This is only the fourth album of the long and fruitful collaboration between Lucky Luke’s creator, Maurice De Bevere, better known by his pseudonym Morris, and René Goscinny, and there are few signs of teething problems. As the current Cinebook editions have a random release schedule and number their books accordingly, it’s volume 24 according to them, but chronologically it’s volume 13. It was serialised in France in 1957, and first published as a book in 1959.
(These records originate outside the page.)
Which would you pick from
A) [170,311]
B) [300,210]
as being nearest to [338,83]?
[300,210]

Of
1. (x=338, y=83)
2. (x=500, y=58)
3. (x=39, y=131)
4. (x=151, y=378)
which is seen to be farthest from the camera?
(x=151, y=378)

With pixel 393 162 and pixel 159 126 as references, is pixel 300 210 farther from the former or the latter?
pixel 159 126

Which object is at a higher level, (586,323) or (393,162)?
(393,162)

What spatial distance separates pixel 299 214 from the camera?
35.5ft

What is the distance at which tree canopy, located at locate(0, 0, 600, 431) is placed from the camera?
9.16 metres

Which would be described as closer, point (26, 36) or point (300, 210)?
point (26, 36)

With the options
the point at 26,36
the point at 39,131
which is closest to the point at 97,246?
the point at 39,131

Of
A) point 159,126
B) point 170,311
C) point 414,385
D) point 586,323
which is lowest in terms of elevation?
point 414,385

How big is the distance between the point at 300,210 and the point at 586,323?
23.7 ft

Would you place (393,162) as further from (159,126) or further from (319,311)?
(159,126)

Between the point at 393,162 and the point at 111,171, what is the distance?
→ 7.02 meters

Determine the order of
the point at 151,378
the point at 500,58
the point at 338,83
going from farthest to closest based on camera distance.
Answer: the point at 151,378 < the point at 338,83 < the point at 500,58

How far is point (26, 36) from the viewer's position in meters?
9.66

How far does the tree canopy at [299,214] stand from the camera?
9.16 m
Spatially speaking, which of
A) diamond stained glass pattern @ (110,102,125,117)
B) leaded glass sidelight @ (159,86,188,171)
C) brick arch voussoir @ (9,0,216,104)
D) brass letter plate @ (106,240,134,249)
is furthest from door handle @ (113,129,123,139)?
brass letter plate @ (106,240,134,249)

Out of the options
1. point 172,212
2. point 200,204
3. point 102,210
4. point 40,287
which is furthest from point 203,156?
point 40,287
The central caricature is Judge Roy Bean, a maverick sure shot who set himself up as “The law west of the Pecos”. Goscinny and Morris exaggerate Bean’s personality, but exaggeration was barely required by any great degree. According to his entry in the Encyclopedia of Frontier Biography Bean actually did hold forth in his own saloon bar, and once fined a corpse $40, but such are the unverifiable legends about him that even minimal research yielded yarns featured in the story: the judge keeping a bear, expecting jurors to buy a drink at every recess, and fining people at whim. The latter was based on his town lacking a jail. When Lucky Luke complains after his arrest that he didn’t do anything, Bean replies “In this court it ain’t necessary for the accused to do anything. We take care of it all.”

An indication that this was early days for the collaboration between Goscinny and Morris was an uncharacteristically slow start, with several pages of unnecessary exposition about Bean that in later days wouldn’t have been contemplated. Once the story really gets going, though, with the introduction of Bean, it’s hilarious.

For all his dictatorial eccentricities Bean is portrayed as relatively likeable so that when a slimy competitor sets up as a judge in his own saloon, Bean appears the preferable option even if his first reaction is to shoot up the competition. This was also among the legends about the man. Morris continues to provide distinctive undertakers, supplying several before settling on his regular model. This small, balding, weasely man, deliberately coloured with a sickly pallor as if a step away from the grave himself, constantly attempts to drum up business in the courts with his cry of “Give him rope”.

This the final Lucky Luke volume in which Morris numbers his pages sequentially from the first he drew in 1946, reaching 566. From The Oklahoma Land Rush each volume’s pages are more traditionally numbered from 1 to 44.